▶ **Short problem**
Repeat the records below word for word, beginning at the line that contains "How much distance" and stopping after the last line of the records.

Spatial relation data
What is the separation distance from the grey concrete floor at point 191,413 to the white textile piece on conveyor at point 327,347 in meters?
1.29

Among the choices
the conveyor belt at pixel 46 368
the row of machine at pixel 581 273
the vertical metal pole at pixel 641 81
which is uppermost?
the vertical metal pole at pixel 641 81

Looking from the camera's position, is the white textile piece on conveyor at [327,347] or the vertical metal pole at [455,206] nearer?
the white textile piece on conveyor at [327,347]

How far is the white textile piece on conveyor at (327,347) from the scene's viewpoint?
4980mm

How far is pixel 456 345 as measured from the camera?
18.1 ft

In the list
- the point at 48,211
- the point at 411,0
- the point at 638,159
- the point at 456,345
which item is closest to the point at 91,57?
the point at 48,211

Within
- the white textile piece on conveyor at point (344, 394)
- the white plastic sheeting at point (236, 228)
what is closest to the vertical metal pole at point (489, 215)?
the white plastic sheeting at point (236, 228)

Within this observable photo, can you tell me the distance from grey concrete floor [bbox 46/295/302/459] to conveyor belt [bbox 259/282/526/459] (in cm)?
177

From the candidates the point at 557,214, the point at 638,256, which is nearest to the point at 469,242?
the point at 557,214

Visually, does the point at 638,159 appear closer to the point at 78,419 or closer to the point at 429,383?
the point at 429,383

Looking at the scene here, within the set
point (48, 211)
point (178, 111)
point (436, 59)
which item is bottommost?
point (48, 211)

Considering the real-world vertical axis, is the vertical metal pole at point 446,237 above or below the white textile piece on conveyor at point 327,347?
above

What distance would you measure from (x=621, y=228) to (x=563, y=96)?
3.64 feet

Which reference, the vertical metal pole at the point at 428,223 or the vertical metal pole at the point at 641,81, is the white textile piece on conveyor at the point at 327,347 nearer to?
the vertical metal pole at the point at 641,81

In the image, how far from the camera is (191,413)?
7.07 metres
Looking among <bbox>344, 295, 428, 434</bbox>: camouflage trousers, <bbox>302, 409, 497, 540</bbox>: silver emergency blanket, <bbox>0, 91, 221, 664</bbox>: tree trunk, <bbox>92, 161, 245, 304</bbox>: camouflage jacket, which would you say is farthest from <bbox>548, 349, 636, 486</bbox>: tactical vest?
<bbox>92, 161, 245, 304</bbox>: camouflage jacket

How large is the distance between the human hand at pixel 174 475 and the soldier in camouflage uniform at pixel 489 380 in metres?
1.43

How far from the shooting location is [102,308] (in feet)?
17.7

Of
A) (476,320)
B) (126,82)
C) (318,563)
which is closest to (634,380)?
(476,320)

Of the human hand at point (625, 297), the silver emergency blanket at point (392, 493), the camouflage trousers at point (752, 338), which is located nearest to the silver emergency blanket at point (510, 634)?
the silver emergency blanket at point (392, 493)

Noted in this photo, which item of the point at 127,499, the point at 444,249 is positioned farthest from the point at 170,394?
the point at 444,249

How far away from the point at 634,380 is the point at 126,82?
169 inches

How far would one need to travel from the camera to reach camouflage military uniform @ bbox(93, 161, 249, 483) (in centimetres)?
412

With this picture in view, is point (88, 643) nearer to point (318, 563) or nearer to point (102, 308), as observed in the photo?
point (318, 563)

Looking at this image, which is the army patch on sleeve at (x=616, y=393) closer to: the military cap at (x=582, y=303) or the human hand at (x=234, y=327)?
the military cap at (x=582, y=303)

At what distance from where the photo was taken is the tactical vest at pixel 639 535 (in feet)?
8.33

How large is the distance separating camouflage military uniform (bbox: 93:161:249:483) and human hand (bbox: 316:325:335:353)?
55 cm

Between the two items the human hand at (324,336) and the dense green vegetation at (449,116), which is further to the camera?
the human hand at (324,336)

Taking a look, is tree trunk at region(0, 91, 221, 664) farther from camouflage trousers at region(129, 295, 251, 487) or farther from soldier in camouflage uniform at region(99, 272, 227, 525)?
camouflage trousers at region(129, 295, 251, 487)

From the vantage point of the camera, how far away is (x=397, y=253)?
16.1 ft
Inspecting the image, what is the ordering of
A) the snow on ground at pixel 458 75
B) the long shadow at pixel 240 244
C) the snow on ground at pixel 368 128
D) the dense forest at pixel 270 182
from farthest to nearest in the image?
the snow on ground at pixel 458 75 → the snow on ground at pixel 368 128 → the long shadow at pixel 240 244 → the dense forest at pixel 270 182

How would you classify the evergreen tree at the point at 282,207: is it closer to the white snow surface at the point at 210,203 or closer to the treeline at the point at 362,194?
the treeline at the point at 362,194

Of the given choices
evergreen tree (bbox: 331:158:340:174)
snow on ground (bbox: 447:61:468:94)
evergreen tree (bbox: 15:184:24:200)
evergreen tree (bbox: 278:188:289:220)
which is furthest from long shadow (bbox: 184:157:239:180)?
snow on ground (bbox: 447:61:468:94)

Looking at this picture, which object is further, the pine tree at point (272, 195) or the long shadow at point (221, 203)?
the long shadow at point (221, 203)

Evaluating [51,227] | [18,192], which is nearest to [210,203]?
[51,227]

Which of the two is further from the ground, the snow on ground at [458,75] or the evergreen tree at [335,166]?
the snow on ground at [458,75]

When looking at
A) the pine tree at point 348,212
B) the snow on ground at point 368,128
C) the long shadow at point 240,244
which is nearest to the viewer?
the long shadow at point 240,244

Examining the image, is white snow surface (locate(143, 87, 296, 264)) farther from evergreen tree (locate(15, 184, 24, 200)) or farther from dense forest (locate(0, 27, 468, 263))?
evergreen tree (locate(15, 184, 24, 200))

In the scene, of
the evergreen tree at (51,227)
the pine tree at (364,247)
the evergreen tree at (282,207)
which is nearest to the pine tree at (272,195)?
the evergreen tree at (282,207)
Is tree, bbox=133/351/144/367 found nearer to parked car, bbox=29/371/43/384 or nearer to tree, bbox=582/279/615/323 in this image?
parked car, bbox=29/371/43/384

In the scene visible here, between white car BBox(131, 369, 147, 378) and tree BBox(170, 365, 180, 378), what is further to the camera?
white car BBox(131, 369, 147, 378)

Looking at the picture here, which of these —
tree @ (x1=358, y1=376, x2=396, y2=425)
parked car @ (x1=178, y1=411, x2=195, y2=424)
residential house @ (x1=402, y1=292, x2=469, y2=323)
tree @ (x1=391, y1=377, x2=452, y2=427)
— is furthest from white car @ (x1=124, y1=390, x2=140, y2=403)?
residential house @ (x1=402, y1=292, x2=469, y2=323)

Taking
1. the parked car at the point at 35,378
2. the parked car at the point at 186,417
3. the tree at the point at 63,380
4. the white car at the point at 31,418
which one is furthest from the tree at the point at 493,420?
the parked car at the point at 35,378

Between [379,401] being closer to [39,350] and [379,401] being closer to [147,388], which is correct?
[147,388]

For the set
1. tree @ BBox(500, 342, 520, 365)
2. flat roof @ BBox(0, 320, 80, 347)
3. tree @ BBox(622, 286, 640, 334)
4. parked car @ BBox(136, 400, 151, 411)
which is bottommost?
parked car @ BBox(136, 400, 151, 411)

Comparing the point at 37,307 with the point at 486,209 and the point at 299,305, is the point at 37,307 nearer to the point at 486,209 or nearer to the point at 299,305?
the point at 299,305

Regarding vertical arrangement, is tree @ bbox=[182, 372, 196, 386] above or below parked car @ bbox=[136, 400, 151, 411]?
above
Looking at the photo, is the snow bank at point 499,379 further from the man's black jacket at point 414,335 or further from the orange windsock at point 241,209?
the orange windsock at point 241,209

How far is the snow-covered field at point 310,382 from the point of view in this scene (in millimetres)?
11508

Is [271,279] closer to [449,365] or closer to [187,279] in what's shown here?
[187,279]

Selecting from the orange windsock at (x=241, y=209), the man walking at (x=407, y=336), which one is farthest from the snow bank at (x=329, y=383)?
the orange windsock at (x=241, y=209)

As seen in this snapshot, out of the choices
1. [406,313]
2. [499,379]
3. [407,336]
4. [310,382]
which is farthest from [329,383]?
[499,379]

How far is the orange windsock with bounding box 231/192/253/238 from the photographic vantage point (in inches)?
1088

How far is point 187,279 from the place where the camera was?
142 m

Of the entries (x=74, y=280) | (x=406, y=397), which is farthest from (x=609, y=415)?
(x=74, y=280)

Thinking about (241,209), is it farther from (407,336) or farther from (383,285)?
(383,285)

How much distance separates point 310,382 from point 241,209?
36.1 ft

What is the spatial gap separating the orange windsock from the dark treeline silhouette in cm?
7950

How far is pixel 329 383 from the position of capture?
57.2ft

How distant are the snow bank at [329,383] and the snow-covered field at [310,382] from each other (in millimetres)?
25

▶ **Result of this task**
How much distance separates point 310,382 from point 241,209?
36.1 ft

What is the spatial gap separating the orange windsock from the dark treeline silhouette in cm?
7950

How far is pixel 329 383 from the position of capture?
57.2ft

How distant are the snow bank at [329,383] and the snow-covered field at [310,382] from each other (in millimetres)?
25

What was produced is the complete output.